- WHAT NEEDS TO BE DONE:
Print each of the rows below verbatim, omitting the pictures.

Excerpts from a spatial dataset
= = = = =

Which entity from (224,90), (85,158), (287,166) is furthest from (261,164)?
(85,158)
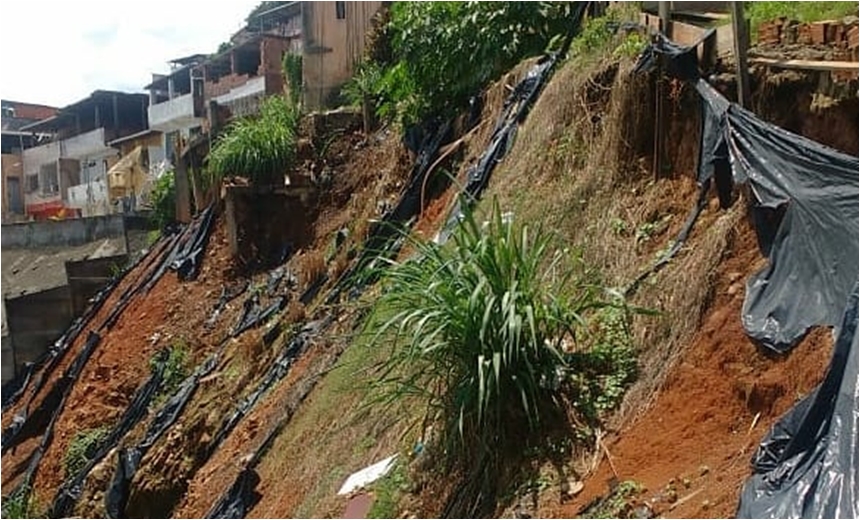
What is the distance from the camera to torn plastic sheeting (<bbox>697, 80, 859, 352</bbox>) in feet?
13.1

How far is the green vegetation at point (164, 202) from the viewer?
15.6 m

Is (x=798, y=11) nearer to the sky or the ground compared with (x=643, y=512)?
nearer to the sky

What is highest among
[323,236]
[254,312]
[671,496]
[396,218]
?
[396,218]

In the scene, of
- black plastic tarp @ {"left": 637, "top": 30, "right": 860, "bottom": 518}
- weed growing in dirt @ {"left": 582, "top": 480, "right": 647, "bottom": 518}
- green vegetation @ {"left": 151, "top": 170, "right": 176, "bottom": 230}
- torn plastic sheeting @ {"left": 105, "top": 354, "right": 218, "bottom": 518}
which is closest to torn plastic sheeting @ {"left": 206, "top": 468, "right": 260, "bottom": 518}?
torn plastic sheeting @ {"left": 105, "top": 354, "right": 218, "bottom": 518}

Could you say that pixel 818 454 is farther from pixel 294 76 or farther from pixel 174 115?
pixel 174 115

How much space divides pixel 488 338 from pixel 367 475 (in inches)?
54.1

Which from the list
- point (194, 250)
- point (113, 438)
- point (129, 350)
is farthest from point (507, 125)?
point (129, 350)

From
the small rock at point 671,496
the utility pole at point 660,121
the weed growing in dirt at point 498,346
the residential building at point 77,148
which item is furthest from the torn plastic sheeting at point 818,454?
the residential building at point 77,148

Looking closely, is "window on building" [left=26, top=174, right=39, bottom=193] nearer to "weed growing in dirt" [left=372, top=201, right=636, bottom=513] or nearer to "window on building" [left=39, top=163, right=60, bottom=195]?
"window on building" [left=39, top=163, right=60, bottom=195]

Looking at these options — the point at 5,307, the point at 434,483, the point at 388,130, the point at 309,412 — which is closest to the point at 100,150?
the point at 5,307

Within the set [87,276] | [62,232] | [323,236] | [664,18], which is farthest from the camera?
[62,232]

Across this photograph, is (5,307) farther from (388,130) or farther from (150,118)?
(150,118)

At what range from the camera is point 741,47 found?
218 inches

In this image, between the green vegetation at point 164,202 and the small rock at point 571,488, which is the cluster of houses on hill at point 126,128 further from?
the small rock at point 571,488
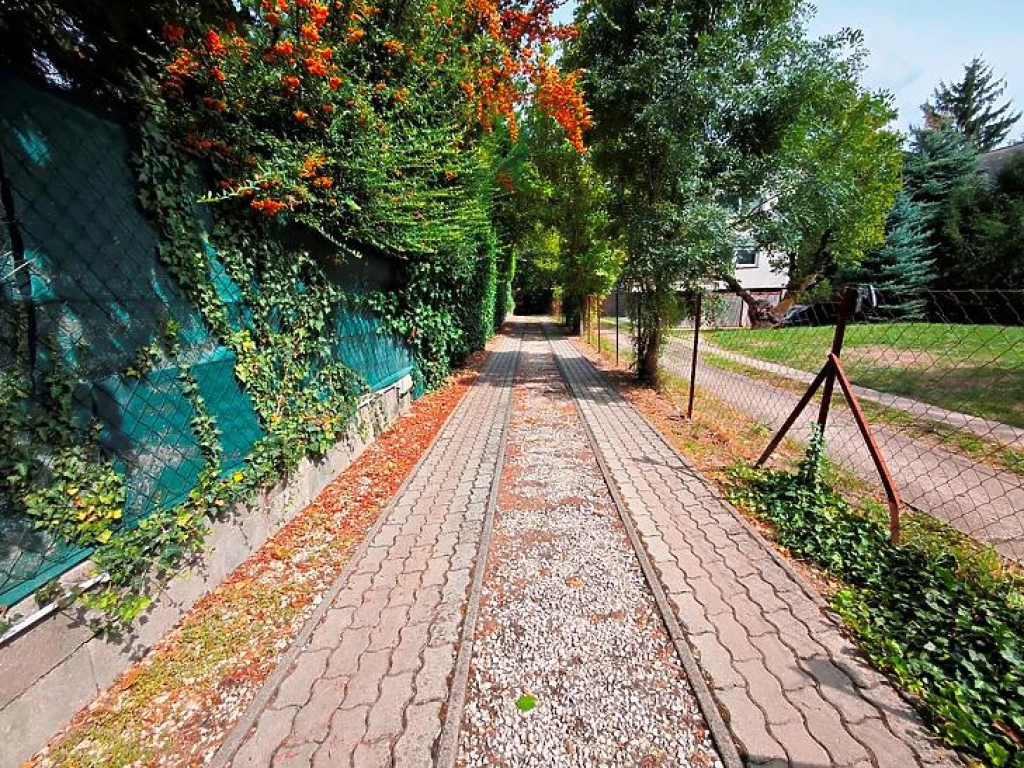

= = = = =

- EXERCISE ANSWER:
Which entity from (224,90), (85,158), (287,166) is furthest from (261,164)?
(85,158)
What is the distance from the camera to torn plastic sheeting (<bbox>697, 80, 859, 352</bbox>) in feet?
13.1

How far is the green vegetation at point (164, 202) from the viewer?
15.6 m

Is (x=798, y=11) nearer to the sky or the ground compared with (x=643, y=512)?
nearer to the sky

What is highest among
[323,236]
[254,312]
[671,496]
[396,218]
?
[396,218]

In the scene, of
- black plastic tarp @ {"left": 637, "top": 30, "right": 860, "bottom": 518}
- weed growing in dirt @ {"left": 582, "top": 480, "right": 647, "bottom": 518}
- green vegetation @ {"left": 151, "top": 170, "right": 176, "bottom": 230}
- torn plastic sheeting @ {"left": 105, "top": 354, "right": 218, "bottom": 518}
which is closest to torn plastic sheeting @ {"left": 206, "top": 468, "right": 260, "bottom": 518}?
torn plastic sheeting @ {"left": 105, "top": 354, "right": 218, "bottom": 518}

Could you say that pixel 818 454 is farther from pixel 294 76 or farther from pixel 174 115?
pixel 174 115

How much space divides pixel 488 338 from pixel 367 475 (in inches)?
54.1

Which from the list
- point (194, 250)
- point (113, 438)
- point (129, 350)
is farthest from point (507, 125)?
point (129, 350)

From
the small rock at point 671,496
the utility pole at point 660,121
the weed growing in dirt at point 498,346
the residential building at point 77,148
which item is furthest from the torn plastic sheeting at point 818,454?
the residential building at point 77,148

Looking closely, is "window on building" [left=26, top=174, right=39, bottom=193] nearer to "weed growing in dirt" [left=372, top=201, right=636, bottom=513] or nearer to "window on building" [left=39, top=163, right=60, bottom=195]?
"window on building" [left=39, top=163, right=60, bottom=195]

Looking at these options — the point at 5,307, the point at 434,483, the point at 388,130, the point at 309,412 — which is closest to the point at 100,150?
the point at 5,307

Within the set [87,276] | [62,232] | [323,236] | [664,18], which is farthest from the camera?
[62,232]

Across this photograph, is (5,307) farther from (388,130) or farther from (150,118)?
(150,118)

At what range from the camera is point 741,47 found?
218 inches

In this image, between the green vegetation at point 164,202 and the small rock at point 571,488, which is the cluster of houses on hill at point 126,128 further from?
the small rock at point 571,488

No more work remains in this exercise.